**To do:**
a) Echo the section of the passage on averages and integrals that starts at "Let's demonstrate now" and ends at "2π * grid.radius^2.".
b) Render this sentence from the passage on averages and integrals in Spanish: "We start by creating a latitude-longitude grid that only goes up to 30 degrees latitude."
c) According to the passage on averages and integrals, what fraction of the sphere's total area does the grid with a 30-degree latitude extent cover?

**Given passage:**
Averages and integrals

An operation that reduces one or more dimensions of a field is called a Reduction; some reductions include Average, Integral, and CumulativeIntegral.

Let's demonstrate now how we can compute the average or the integral of a field over the grid or over some part of the grid. We start by creating a latitude-longitude grid that only goes up to 30 degrees latitude. Conveniently, with this latitude extent that grid covers half the total area of the sphere, i.e., 2π * grid.radius^2.

Let's try to estimate this area using Integral operation. We create a Field, we fill it with ones and we integrate it over the whole grid. We use a CenterField for the example below, but all location combinations work similarly.

using Oceananigans

grid = LatitudeLongitudeGrid(size=(60, 10, 5),
                             latitude = (-30, 30),
                             longitude = (0, 360),
                             z = (-1000, 0))

c = CenterField(grid)
set!(c, 1)

∫c = Field(Integral(c, dims=(1, 2)))

# output
1×1×5 Field{Nothing, Nothing, Center} reduced over dims = (1, 2) on LatitudeLongitudeGrid on CPU
├── data: OffsetArrays.OffsetArray{Float64, 3, Array{Float64, 3}}, size: (1, 1, 5)
├── grid: 60×10×5 LatitudeLongitudeGrid{Float64, Periodic, Bounded, Bounded} on CPU with 3×3×3 halo and with precomputed metrics
├── operand: Integral of BinaryOperation at (Center, Center, Center) over dims (1, 2)
├── status: time=0.0
└── data: 1×1×11 OffsetArray(::Array{Float64, 3}, 1:1, 1:1, -2:8) with eltype Float64 with indices 1:1×1:1×-2:8
    └── max=0.0, min=0.0, mean=0.0

A few remarks: note that the ∫c has locations Nothing, Nothing, Center; this is because we have integrated in the first two dimensions and thus it's reduced over dims = (1, 2). Further note that ∫c is full of zeros; its max, min, and mean values are all 0. No computation has been done yet. To compute ∫c, we call compute!,

compute!(∫c)

**Given records:**

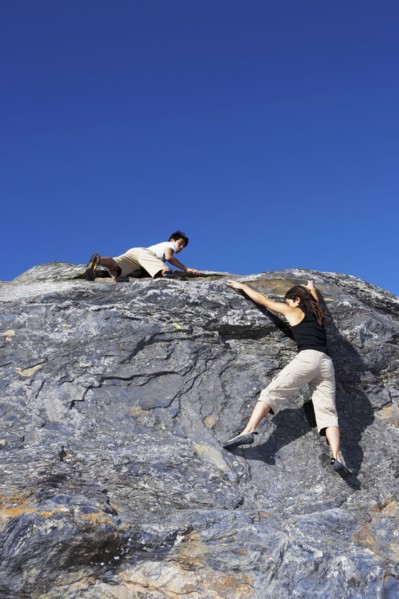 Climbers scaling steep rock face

--

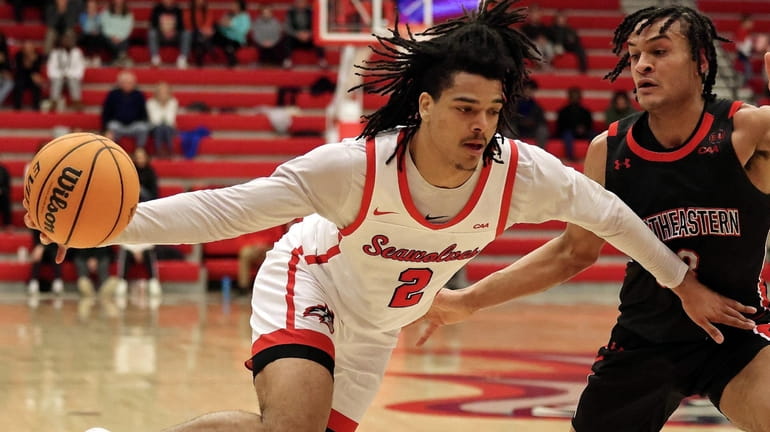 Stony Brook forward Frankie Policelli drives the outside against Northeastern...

**List of solutions:**
a)
Let's demonstrate now how we can compute the average or the integral of a field over the grid or over some part of the grid. We start by creating a latitude-longitude grid that only goes up to 30 degrees latitude. Conveniently, with this latitude extent that grid covers half the total area of the sphere, i.e., 2π * grid.radius^2.

b) Empezamos creando una malla de latitud-longitud que solo llega hasta los 30 grados de latitud.

c) It covers half the total area of the sphere.